Flipping The Holiday Calorie Equation In Our Favor

Or Putting The Happy Back In Happy Holidays or Give Me The Gift of Muscle.
















The majority of dieters, weight watchers, and casual exercisers view the holidays and feasting that accompanies them as a minefield. Each get-together or party is a potential calorie-laden bomb to be feared, viewed with suspicion, and pussy footed around. If I had a penny for every stressed out dieter who resented the Holiday season I could buy out Gold's Gym.

This is wrong thinking on two points (not the part about buying Gold's Gym, I could happily live in one). For one creating stress over your diet or anything is a bad influence on the hormones necessary for fat burning and can actually make you fatter. And two it overlooks the opportunity to put those extra calories to work for us by fueling a ramped up workout schedule. (Which by the way is a great way to cope with the holiday stress you can’t avoid).

Am I saying we should abandon all dietary reason and fall face first into the pumpkin pie and gravy soaked potatoes? No, of course not!
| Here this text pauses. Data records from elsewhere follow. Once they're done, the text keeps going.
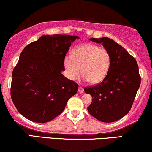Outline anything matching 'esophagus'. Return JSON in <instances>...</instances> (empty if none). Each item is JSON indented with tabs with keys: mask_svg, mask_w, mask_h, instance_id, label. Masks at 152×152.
Returning a JSON list of instances; mask_svg holds the SVG:
<instances>
[{
	"mask_svg": "<svg viewBox=\"0 0 152 152\" xmlns=\"http://www.w3.org/2000/svg\"><path fill=\"white\" fill-rule=\"evenodd\" d=\"M83 88L79 86V88H78V93H79V94H82V93H83Z\"/></svg>",
	"mask_w": 152,
	"mask_h": 152,
	"instance_id": "34e87169",
	"label": "esophagus"
}]
</instances>
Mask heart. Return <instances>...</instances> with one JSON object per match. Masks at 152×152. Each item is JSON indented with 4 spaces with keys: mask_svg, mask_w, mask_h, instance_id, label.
I'll list each match as a JSON object with an SVG mask.
<instances>
[{
    "mask_svg": "<svg viewBox=\"0 0 152 152\" xmlns=\"http://www.w3.org/2000/svg\"><path fill=\"white\" fill-rule=\"evenodd\" d=\"M110 62V54L107 49L85 44L75 49L72 55L66 56L64 65L69 79H76L81 71L83 81L97 84L107 76Z\"/></svg>",
    "mask_w": 152,
    "mask_h": 152,
    "instance_id": "obj_1",
    "label": "heart"
}]
</instances>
But relaxing and enjoying the opportunities to eat luscious foods that can aid in changing your body composition is a wonderful thing.

Making judicious food choices like portion controlling calorie disasters like pecan pie and switching the full fat gravy for a lower calorie version are still essential for mitigating damage to your waistline. I am saying an extra serving of lean protein like turkey or ham (many delicious low fat versions are available) and a few extra carbohydrates like potatoes and stuffing can actually be beneficial to a well planned and well executed workout schedule.

To make this work forget about fat loss until after New Years Day and aim for muscle gain. If you gain a few pounds of body fat along with muscle so what. You can burn it off later and the extra muscle gained will help with that. How much muscle you actually gain will depend on your sex, protein intake, adequate rest, stress avoidance, and how intense you make your resistance training workouts.

With six weeks until New Years Day how much muscle could one expect to gain in this short period of time? The opinion on that varies but one informed source states “…know that beginner and intermediate trainers who train hard and train intelligently towards mass gain can and often do receive gains of 20 or 30 pounds over a 10-12 week period.”

Okay, for a little female squirt like me at five foot even and 115.9 pounds, and with little natural testosterone, this may be an unreasonable goal. But my numbers on Power 90X for two 12 week rounds was 9 pounds of muscle gained. That’s 0.375 pounds of muscle a week or almost 4 ounces. This is a very acceptable goal to me especially since I can eat more now and not gain body fat. I WANT MORE MUSCLE! So over six weeks I could expect to gain 2.25 pounds of muscle. That means I can expect to burn roughly 100 calories more a day from adding that much muscle.

Just think if you’re bigger than me, and particularly male, you can beat that number. How much will depend on the factors listed above.

So I’m game. Bring on the turkey, the free weights, and a butt load of Power 90X workouts.

My starting stats: 115.9 pounds (fluctuates between 116 and 114 in a week), 24 pounds body fat, 20.9 percent body fat, and 92 pounds lean mass. Bust 33.5 - Waist 27.5 – Hips 35.8 – Thighs both 19 – Biceps 11.5.

I’ll report on my progress here including what I ate and my workouts.